New ML-based Approach for Faster Battery Testing
Researchers at the University of Michigan found a new machine learning-based approach that reduces the battery testing time by 75%.
Energy storage is an inseparable part of many applications, including the electrical grid, electric vehicles, portable electronics, and many more. Recently, there has been much research on energy storage due to its contribution to the electrified future. However, an essential task of battery research and development is evaluating and optimizing battery performance.
Optimization and evaluation are costly processes as the battery cycling is time-consuming. Waiting to collect the battery data after thousands of charge and discharge cycles for optimization is not feasible. Moreover, if the optimization parameters are more, many trials are required to explore different parameter configurations.
Researchers at the University of Michigan introduce a generic framework leveraging machine learning (ML) algorithms to optimize battery parameters and improve battery performance efficiently.

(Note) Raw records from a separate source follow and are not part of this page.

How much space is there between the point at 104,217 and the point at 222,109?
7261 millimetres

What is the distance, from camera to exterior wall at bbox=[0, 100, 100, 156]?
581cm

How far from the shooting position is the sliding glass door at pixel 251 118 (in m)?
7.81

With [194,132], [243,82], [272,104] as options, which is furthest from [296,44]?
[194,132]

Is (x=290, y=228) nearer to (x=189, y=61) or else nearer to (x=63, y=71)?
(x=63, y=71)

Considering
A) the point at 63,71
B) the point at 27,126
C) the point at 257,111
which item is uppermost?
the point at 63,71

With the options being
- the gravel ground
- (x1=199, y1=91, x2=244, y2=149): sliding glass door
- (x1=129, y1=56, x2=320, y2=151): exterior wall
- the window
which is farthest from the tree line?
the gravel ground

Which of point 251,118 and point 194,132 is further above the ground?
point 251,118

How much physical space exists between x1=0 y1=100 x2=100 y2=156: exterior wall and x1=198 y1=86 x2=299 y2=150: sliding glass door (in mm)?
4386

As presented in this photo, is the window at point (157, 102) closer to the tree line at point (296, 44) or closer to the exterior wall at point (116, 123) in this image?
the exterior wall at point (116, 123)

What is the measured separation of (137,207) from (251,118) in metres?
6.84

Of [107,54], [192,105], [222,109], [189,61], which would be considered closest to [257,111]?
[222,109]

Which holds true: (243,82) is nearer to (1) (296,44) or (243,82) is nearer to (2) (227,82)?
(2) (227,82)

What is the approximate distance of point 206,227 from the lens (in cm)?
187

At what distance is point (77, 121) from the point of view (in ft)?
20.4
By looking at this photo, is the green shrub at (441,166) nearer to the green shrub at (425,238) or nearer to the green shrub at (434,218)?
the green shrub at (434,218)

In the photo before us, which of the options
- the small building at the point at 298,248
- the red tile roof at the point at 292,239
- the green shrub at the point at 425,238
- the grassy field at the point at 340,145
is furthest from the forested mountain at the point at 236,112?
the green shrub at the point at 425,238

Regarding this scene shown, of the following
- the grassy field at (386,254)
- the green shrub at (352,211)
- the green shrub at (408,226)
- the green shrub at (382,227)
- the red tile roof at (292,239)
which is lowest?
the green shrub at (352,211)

Current Methods to Evaluate Battery Performance
Battery degradation is a continuous process resulting from various chemical and mechanical changes to the electrodes. Some prominent reasons for the degradation of lithium-ion batteries are the growth of resistive layers called solid electrolyte interphase (SEI) on the electrode surface, thermal decomposition of electrolyte, and mechanical cracking of the SEI layer.
The SEI layer is a passivation coating formed by electrolyte degradation products and is responsible for improved performance as it stabilizes the anode-electrolyte interface. However, it also consumes lithium ions, reducing the overall charge and discharge efficiency of the electrode material. Therefore, lithium-ion batteries are prone to capacity fading after hundreds of cycles.
There are many methods to evaluate battery performance for optimization. One of the easiest and quickest ways is to use simple equivalent circuit models and regression models to optimize the objective by algorithms such as linear programming. However, the accuracy of this method is limited due to the simplified models. For example, many models approximate SEI growth to be proportional to the square root of time, which is not unjustifiable in many cases. More accurate methods rely on physical-based pseudo-two-dimensional models. However, they are time-consuming and unreliable for new battery chemistries. Therefore, more reliable methods are necessary when dealing with upcoming battery chemistries.
New Approach to Battery Testing
To significantly reduce the testing time and cost, researchers at the University of Michigan take advantage of the latest machine learning algorithms to create a system that decides when to quit testing and how to get better at it. The new optimization system reduces the time for simulation and physical testing of new batteries by about 75%.
The algorithm stops cycling tests when the battery doesn't show promising results at the start to save the resources. The framework uses mathematical techniques known as Asynchronous Successive Halving Algorithm and Hyperband.
The approach consists of a pruner and a sampler. The pruner, using mathematical techniques, halts the unpromising cycling batteries to reduce costs. Using the Tree of Parzen Estimator, the sampler predicts the new set of promising parameters based on the tests.
In addition, the new system generates multiple battery configurations to be tested parallelly. During tests, if any configuration completes testing or shows unpromising results, new configurations are calculated without waiting for the results of other tests.
Illustration of the new battery testing technique. Image used courtesy of the University of Michigan
"This framework can be tuned to be more efficient when a performance prediction model is incorporated," said Changyu Deng, U-M mechanical engineering doctoral student and the paper's first author. "We expect this work to inspire improved methods that lead us to optimal batteries to make better EVs and other life-improving devices.